PALEMBANG, SRIWIJAYATERKINI.CO – Penguatan produksi minyak dan gas bumi (migas) sekaligus pengawasan aktivitas di sektor energi menjadi perhatian dalam pertemuan Gubernur Sumatera Selatan (Sumsel) Herman Deru bersama jajaran PT Pertamina Hulu Rokan (PHR) Zona 4 dan SKK Migas Sumbagsel.
Pertemuan tersebut berlangsung di Ruang Tamu Gubernur Sumsel, Rabu (16/9) sore. Herman Deru menerima langsung audiensi General Manager PHR Zona 4 Heru Irianto yang hadir bersama Kepala Perwakilan SKK Migas Sumbagsel Bambang Dwi Januarto dan Manager Relations PHR Zona 4 Frans Alexander A. Hukom.

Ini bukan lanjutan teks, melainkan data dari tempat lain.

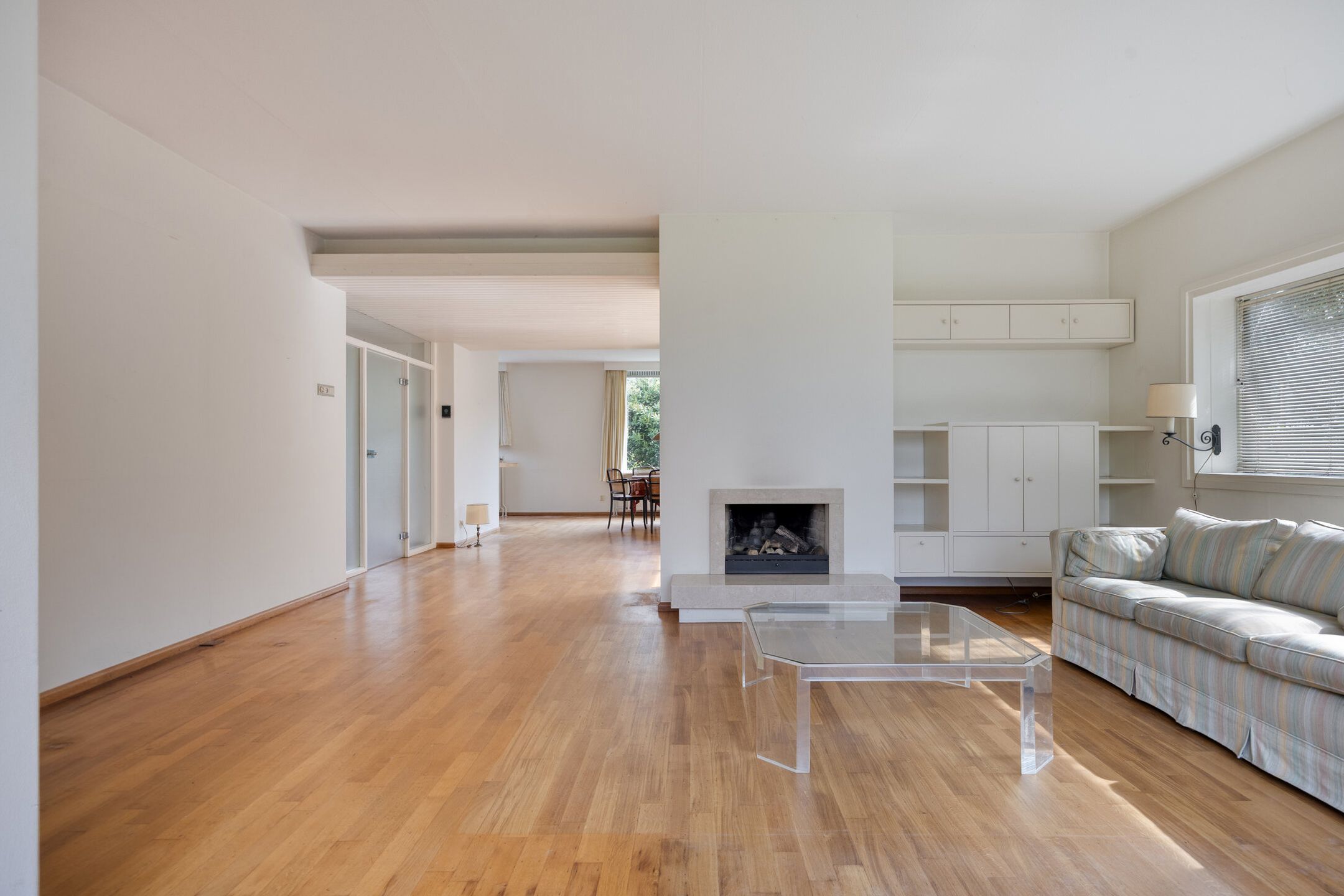 Foto 15 van Leiwater 55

Dalam audiensi itu, pembahasan tidak hanya diarahkan pada peningkatan produksi migas, tetapi juga sejumlah persoalan yang berkaitan dengan keberlangsungan kegiatan usaha hulu migas di Sumsel.
Herman Deru menilai koordinasi lintas pihak diperlukan untuk memastikan kegiatan sektor migas berjalan dengan baik, sekaligus memberikan perhatian terhadap aspek keamanan, kualitas, dan perlindungan masyarakat sebagai konsumen.
Salah satu isu yang menjadi sorotan adalah keberadaan illegal refinery atau kilang ilegal. Menurut Herman Deru, persoalan tersebut perlu dibahas secara lebih mendalam, termasuk menyangkut pengawasan kualitas produk dan perlindungan konsumen.
“Ke depan kita harus berdiskusi lagi mengenai perlindungan konsumen, illegal refinery dan quality control,” tegasnya.
Selain persoalan kilang ilegal, mitigasi risiko kebakaran hutan dan lahan (karhutla) di sekitar jalur pipa migas turut menjadi perhatian. Pemerintah daerah mendorong adanya pemetaan dan komunikasi yang lebih kuat antara Pertamina, BPBD, serta pemerintah kabupaten dan kota.
Langkah tersebut dinilai penting untuk mengantisipasi potensi karhutla yang dapat berdampak terhadap keberadaan dan operasional infrastruktur migas, khususnya jaringan pipa.